TASK ITEM:
Rewrite the pen and ink finishing guide from "Option A: Washes" to "them in a box.", putting "gouache" wherever "watercolour" appears.

DOCUMENT PASSAGE:
----
Pen & Ink Finishing
The stage that can make or break an otherwise excellent painting
The decision: which approach?
There are two effective ways to combine pen and watercolour - pen before the wash, or pen after the wash. The critical mistake is failing to choose one and ending up in a no-man's-land where neither dominates and nothing looks intentional.
Option A: Washes dominant
The watercolour does the work; pen plays a subtle supporting role. Someone looking at the finished painting should barely notice the pen was used.
Option B: Pen dominant
The pen drawing is the main event; watercolour washes are light, transparent, and secondary. The structure comes from the ink; colour just fills it in.
Washes-dominant pen work
- Do your watercolour washes before the pen work
- Choose your ink colour based on your subject. Brown ink rather than black can be warmer, less harsh, blends better with watercolour tones, but a scene painted in cool tones might suit black ink better. Have fun with other colour inks too.
- For dark inks, you should work on shadow sides only and underneath elements
- Use a broken, varied line — lift the pen, change pressure, leave gaps. Try not to outline your beautiful washes and put them in a box.
- Concentrate pen detail at the focal point — almost nothing in the background
- Start very tentatively — add a little, stand back, decide if more is needed
- A white gel pen for the sunlit side can add sparkle and lift
The test: step back and ask whether the pen feels like a natural part of the painting or like it's sitting on top of it. It should compliment your washes, not fight with them.
Pen-dominant approach
- Draw with the pen before painting — the watercolour fills in around the ink lines
- You'll need waterproof ink for this approach
- Keep all washes very light and transparent so pen lines always show through
- Can be very expressive — cross-hatching for shadows, texture marks for foliage
- Add extra pen marks after the washes to reinforce shadow areas
- Still keep the background simple — even in a pen-dominant painting, recession comes from restraint at the back
- Posca markers or coloured pens can add flower, colour accents, or foreground detail
White gel pen & white posca
The counterpart to dark ink — white marks on sunlit sides and highlights.
----
INFORMATION SHOWN:
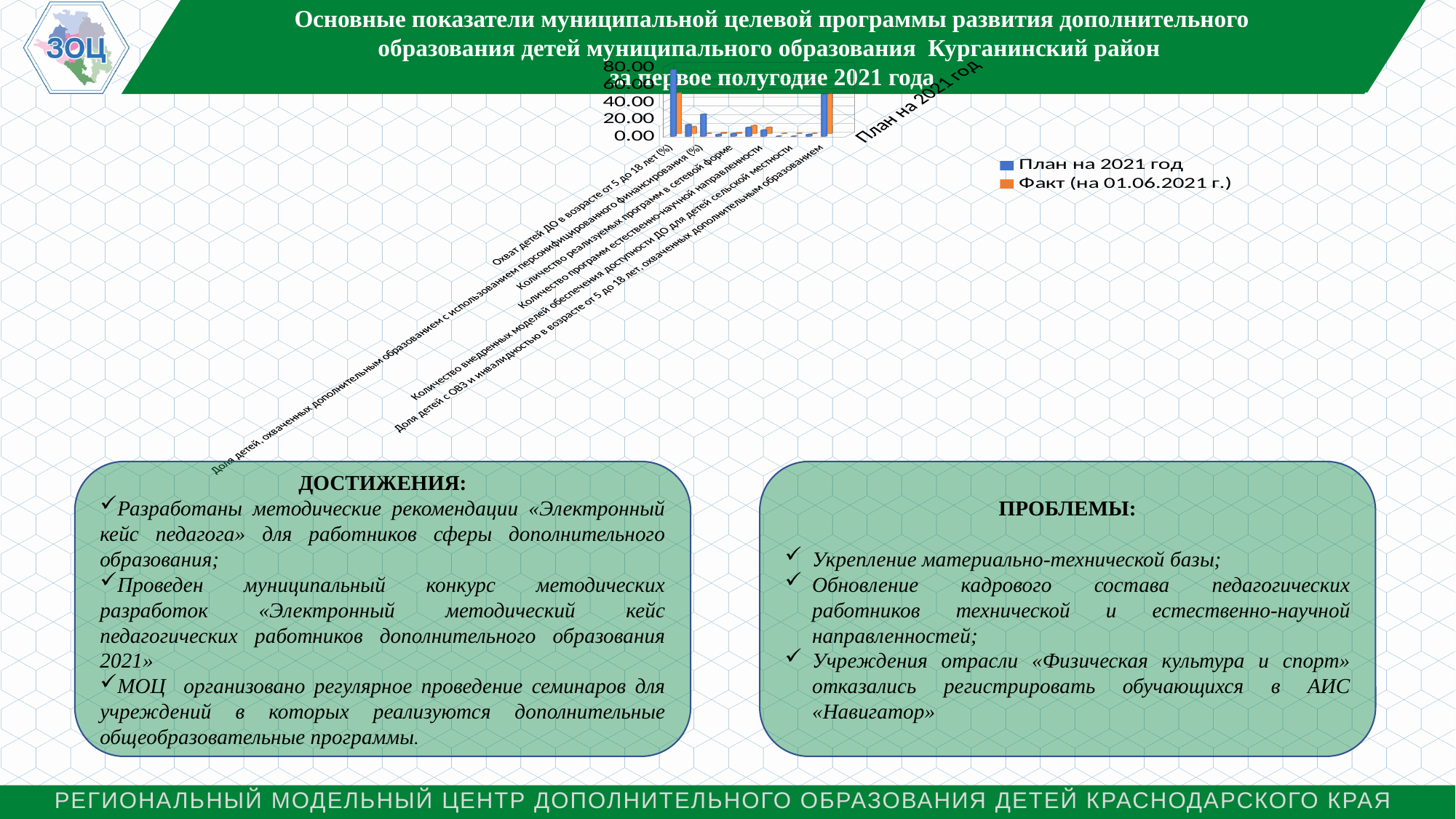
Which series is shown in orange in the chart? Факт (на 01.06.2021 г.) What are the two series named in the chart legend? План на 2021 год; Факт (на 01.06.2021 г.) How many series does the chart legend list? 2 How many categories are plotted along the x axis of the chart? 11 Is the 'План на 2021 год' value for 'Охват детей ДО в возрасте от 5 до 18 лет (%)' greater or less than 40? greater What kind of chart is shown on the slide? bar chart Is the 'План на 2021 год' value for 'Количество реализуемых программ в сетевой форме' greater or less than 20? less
----
RESULT:
Option A: Washes dominant
The gouache does the work; pen plays a subtle supporting role. Someone looking at the finished painting should barely notice the pen was used.
Option B: Pen dominant
The pen drawing is the main event; gouache washes are light, transparent, and secondary. The structure comes from the ink; colour just fills it in.
Washes-dominant pen work
- Do your gouache washes before the pen work
- Choose your ink colour based on your subject. Brown ink rather than black can be warmer, less harsh, blends better with gouache tones, but a scene painted in cool tones might suit black ink better. Have fun with other colour inks too.
- For dark inks, you should work on shadow sides only and underneath elements
- Use a broken, varied line — lift the pen, change pressure, leave gaps. Try not to outline your beautiful washes and put them in a box.